#### [WRITTEN REQUEST]
Rewrite the stretch of entries from the line that contains "When reviewing pixel" through the line that contains "What distance from the viewer", requests included. In the answers only, multiply every coordinate or measurement by 2.6 and round each result to a whole number, with halves rounding up.

[Spatial data with pictures]
--- Begin ---
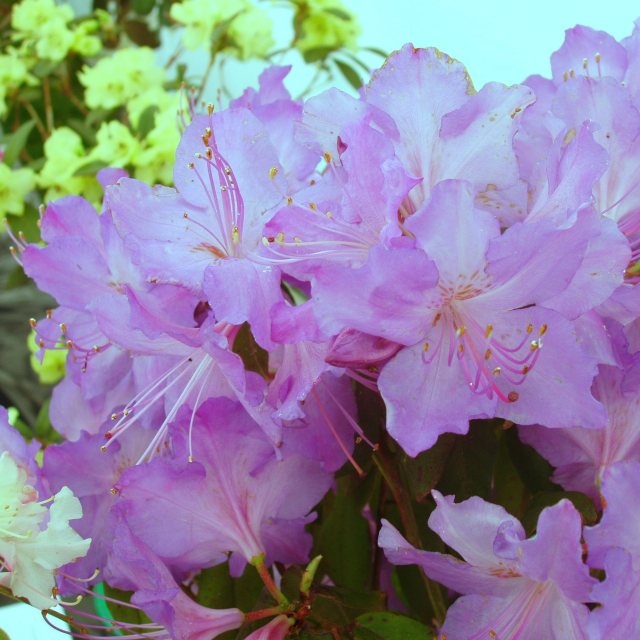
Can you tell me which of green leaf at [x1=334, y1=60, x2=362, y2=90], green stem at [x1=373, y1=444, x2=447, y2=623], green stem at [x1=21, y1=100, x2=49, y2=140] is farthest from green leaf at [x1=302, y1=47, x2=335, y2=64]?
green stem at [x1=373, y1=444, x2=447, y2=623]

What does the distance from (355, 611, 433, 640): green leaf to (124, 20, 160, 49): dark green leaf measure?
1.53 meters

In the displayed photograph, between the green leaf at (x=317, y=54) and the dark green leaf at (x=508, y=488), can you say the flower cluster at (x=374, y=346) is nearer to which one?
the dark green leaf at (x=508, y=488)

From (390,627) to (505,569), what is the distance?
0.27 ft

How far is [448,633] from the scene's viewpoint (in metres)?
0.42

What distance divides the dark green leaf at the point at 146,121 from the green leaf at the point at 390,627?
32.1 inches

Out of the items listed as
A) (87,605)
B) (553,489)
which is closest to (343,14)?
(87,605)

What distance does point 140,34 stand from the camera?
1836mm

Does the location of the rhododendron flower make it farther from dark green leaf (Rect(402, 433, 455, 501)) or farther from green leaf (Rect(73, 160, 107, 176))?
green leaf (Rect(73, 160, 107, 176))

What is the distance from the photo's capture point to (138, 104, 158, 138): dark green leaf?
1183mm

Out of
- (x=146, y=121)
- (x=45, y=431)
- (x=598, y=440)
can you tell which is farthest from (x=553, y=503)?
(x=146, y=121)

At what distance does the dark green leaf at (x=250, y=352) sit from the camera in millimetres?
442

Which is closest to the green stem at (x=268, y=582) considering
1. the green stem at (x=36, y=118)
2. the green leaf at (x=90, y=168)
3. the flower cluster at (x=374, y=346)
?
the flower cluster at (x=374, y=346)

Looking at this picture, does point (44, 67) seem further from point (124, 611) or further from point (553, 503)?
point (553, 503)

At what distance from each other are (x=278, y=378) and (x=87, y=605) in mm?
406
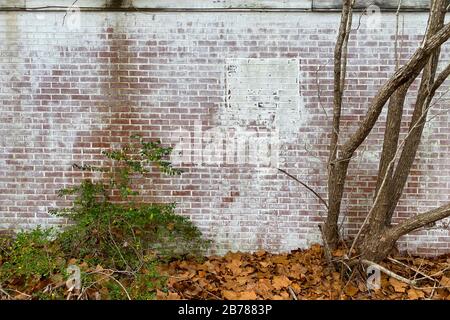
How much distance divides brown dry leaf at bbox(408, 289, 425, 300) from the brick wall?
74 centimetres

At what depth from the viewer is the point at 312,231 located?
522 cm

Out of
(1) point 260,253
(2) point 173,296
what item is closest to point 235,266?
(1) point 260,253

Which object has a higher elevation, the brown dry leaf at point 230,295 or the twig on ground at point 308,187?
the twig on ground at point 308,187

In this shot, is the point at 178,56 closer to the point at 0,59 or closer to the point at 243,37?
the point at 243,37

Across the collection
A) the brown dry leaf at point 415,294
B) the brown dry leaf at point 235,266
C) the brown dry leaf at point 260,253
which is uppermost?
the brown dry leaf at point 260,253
--- End ---
--- Begin ---
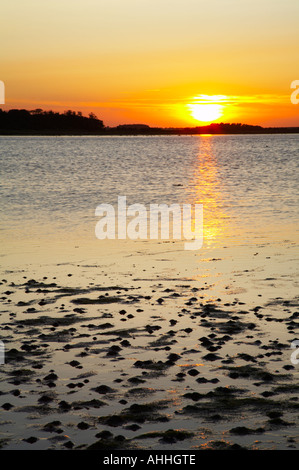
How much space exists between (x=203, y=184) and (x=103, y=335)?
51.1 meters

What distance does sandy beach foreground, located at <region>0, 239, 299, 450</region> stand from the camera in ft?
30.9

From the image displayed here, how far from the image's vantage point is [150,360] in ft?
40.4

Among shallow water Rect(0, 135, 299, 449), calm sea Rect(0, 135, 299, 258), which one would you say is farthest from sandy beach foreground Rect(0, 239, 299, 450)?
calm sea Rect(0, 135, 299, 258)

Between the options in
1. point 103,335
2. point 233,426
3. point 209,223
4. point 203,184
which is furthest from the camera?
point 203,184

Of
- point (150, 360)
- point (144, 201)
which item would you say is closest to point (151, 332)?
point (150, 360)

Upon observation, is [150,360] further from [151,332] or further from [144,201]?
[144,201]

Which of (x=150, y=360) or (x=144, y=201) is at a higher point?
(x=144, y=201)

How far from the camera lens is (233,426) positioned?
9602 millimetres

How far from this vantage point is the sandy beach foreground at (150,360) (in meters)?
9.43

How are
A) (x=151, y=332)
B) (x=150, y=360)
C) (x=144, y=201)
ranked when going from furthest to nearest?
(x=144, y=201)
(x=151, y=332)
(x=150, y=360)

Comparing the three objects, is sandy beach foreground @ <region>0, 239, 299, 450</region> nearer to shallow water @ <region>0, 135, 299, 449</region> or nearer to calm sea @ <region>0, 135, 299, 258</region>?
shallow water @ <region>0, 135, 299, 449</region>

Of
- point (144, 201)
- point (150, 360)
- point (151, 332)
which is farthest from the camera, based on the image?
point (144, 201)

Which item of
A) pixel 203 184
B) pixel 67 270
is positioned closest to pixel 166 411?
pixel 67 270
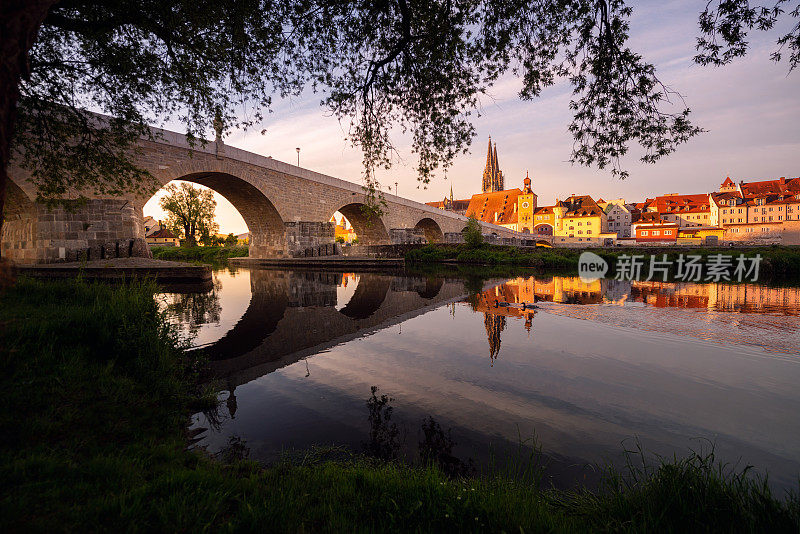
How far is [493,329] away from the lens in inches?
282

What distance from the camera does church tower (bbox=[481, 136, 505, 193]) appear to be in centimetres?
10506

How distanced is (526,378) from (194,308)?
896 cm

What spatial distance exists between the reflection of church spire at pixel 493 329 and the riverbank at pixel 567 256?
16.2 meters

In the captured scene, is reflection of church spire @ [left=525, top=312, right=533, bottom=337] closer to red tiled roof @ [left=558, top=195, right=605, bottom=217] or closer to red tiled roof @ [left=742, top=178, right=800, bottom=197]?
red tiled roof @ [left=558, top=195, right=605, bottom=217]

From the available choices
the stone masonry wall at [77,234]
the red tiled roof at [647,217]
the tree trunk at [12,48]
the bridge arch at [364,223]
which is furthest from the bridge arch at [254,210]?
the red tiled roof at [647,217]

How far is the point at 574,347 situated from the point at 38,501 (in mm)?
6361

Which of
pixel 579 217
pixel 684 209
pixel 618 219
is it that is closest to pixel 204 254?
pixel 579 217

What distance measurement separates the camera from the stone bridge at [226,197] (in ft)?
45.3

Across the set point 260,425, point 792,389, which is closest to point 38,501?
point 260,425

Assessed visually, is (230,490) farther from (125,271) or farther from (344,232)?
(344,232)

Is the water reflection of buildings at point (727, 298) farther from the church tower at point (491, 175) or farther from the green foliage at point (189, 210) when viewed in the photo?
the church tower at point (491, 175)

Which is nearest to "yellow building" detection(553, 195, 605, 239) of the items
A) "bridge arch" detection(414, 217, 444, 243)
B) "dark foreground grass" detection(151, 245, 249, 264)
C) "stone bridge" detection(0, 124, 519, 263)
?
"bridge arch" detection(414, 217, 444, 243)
--- End ---
--- Begin ---
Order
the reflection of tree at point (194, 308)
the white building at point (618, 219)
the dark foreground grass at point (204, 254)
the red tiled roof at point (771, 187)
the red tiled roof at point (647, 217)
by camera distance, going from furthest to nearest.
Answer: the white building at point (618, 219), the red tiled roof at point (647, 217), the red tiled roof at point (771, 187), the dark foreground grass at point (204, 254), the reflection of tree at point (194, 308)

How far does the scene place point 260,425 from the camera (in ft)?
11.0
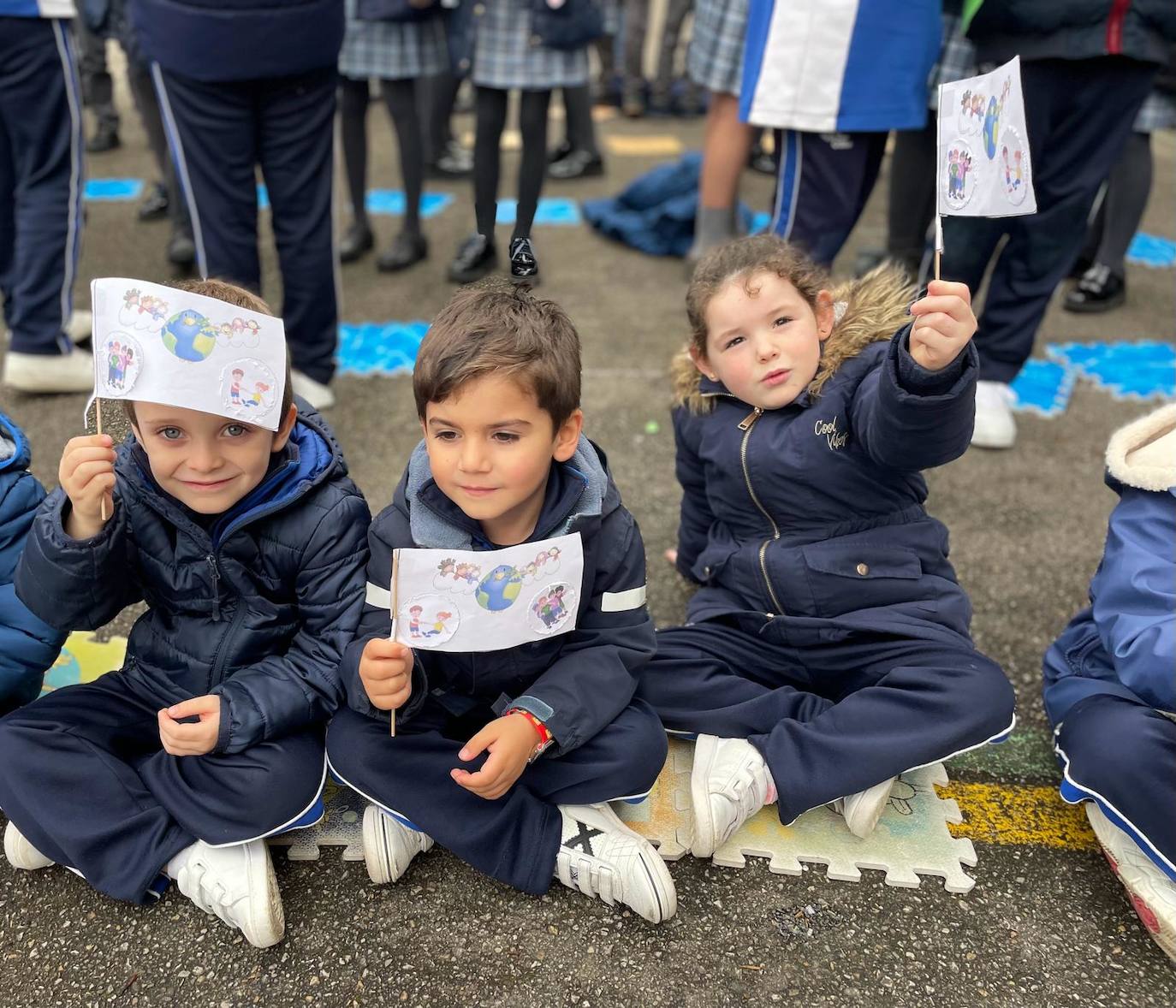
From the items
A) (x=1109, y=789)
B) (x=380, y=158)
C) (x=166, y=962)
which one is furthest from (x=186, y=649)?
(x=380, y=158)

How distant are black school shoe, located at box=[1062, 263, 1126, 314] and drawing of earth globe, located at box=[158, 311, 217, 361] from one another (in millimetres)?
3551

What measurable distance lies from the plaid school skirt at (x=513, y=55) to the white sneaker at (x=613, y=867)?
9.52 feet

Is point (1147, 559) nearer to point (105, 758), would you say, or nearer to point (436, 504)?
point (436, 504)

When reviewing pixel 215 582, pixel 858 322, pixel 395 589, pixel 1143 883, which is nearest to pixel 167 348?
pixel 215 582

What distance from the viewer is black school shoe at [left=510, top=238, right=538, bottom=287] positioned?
--- End ---
#### [FINISHED EXERCISE]
When reviewing pixel 215 582, pixel 858 322, pixel 395 589, pixel 1143 883, which is nearest to pixel 167 348?
pixel 559 1513

What distance from the viewer is black school shoe at [left=510, top=238, right=538, bottom=287] positioned?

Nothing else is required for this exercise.